#### What you need to do:
Can you write out, word for word, the part of the post about leaving teaching that begins at the words "After getting rid" and stops after "card and grade-book."?

#### Reading text:

So, I switched over to a new site that I’m trying to set up, but it’s somewhat frustrating, because I’m so stubborn, and won’t watch tutorials and such!
Anyway, it’s at this site: http://magicsurrealist2013.me (I also call myself StrangeLander2015).
I haven’t written anything much recently, because this year, I was mentally focused on the process of extricating myself from seventeen years of being a school-teacher.
School ended in late June — and I was fêted very nicely by my immediate co-workers (the other teachers on my Team), the Guidance Counselors, my English Dept., the school-system, the Union, etc. Plenty of nice words, gifts and cards to prove I existed there for all this time. In return, I placed “thank-you” cards in the mail-boxes of most of my colleagues (missed a few, have to remedy that), and generally did all that I was supposed to do.
I was surprised, grateful, pleased and moved by what people said, even those who had not been nice to me in the past.
After getting rid of most of my papers, and still managing to bring home boxes and boxes of my stuff in early July, I cleaned up my classroom, stripped the walls of any residual tape and gunk, wiped windows, my desk, all the book-shelves and cupboards, and generally made the class quite pristine for the incoming teacher, who is very grateful, and whom I really like. I’ve also left her supplies and books, and lots of useful copies of poems, lessons and grammar sheets in files in the file cabinets. I returned the (wiped-down of files) school computer, my keys, ID card and grade-book.

#### Provided information:
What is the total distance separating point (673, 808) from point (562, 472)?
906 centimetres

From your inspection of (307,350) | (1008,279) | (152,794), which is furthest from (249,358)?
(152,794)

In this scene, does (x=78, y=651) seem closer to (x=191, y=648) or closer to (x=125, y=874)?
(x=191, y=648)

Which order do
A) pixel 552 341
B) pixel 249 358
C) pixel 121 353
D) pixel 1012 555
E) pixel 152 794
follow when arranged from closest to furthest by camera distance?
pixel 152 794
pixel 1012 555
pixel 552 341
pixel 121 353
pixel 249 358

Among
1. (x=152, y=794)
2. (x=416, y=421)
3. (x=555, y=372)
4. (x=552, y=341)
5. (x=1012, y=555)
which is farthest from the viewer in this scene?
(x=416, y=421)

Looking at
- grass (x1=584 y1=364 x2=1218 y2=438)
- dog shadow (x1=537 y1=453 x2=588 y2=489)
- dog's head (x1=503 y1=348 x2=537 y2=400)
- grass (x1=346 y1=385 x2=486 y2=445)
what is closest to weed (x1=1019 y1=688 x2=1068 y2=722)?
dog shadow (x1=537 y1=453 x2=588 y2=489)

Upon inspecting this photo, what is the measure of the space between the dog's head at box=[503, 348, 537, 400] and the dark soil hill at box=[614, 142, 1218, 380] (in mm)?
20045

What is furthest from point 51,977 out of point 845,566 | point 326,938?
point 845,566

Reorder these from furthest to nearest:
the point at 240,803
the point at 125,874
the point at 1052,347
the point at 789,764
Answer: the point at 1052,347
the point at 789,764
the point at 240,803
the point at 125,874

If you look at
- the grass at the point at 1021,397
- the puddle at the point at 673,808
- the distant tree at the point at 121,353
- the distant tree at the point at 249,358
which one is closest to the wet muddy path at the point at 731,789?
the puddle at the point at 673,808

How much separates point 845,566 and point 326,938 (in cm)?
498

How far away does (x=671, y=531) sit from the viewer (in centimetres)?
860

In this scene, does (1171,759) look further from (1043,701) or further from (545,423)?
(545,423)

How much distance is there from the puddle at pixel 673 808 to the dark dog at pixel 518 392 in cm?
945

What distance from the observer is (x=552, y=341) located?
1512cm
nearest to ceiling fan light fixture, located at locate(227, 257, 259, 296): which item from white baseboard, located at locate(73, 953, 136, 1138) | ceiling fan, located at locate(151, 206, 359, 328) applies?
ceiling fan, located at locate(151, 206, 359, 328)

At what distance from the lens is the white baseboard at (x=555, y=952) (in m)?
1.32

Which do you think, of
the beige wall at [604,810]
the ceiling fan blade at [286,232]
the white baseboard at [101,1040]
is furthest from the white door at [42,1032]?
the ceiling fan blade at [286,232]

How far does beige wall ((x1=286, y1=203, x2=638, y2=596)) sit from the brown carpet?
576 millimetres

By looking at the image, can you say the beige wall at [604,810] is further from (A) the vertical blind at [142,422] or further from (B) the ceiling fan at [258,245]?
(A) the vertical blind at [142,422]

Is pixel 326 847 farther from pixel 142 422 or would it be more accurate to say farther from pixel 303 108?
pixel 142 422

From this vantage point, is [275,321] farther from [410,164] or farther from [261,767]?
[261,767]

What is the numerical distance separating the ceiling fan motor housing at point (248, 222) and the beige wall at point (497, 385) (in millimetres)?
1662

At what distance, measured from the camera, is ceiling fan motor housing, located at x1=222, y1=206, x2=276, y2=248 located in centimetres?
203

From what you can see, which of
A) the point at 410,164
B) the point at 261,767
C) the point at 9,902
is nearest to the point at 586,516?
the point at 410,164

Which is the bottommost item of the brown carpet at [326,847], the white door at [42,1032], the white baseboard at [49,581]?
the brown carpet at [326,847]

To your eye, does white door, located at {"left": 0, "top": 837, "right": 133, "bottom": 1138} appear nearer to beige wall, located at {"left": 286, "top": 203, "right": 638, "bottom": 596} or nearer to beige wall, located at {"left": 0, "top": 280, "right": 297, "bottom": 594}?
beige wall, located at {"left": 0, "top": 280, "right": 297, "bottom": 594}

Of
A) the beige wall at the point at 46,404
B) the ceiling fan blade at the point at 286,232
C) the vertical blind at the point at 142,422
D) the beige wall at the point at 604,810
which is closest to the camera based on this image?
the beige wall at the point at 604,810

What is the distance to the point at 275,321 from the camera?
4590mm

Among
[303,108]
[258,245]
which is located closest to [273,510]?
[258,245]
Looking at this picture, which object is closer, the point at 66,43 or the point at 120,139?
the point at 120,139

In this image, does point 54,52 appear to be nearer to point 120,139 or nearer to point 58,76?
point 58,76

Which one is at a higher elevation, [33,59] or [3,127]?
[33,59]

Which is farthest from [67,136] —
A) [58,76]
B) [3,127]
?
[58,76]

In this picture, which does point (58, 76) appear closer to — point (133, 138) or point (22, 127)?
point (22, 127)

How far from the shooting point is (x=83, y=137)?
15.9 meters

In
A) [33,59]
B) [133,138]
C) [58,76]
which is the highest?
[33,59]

#### Answer box:
After getting rid of most of my papers, and still managing to bring home boxes and boxes of my stuff in early July, I cleaned up my classroom, stripped the walls of any residual tape and gunk, wiped windows, my desk, all the book-shelves and cupboards, and generally made the class quite pristine for the incoming teacher, who is very grateful, and whom I really like. I’ve also left her supplies and books, and lots of useful copies of poems, lessons and grammar sheets in files in the file cabinets. I returned the (wiped-down of files) school computer, my keys, ID card and grade-book.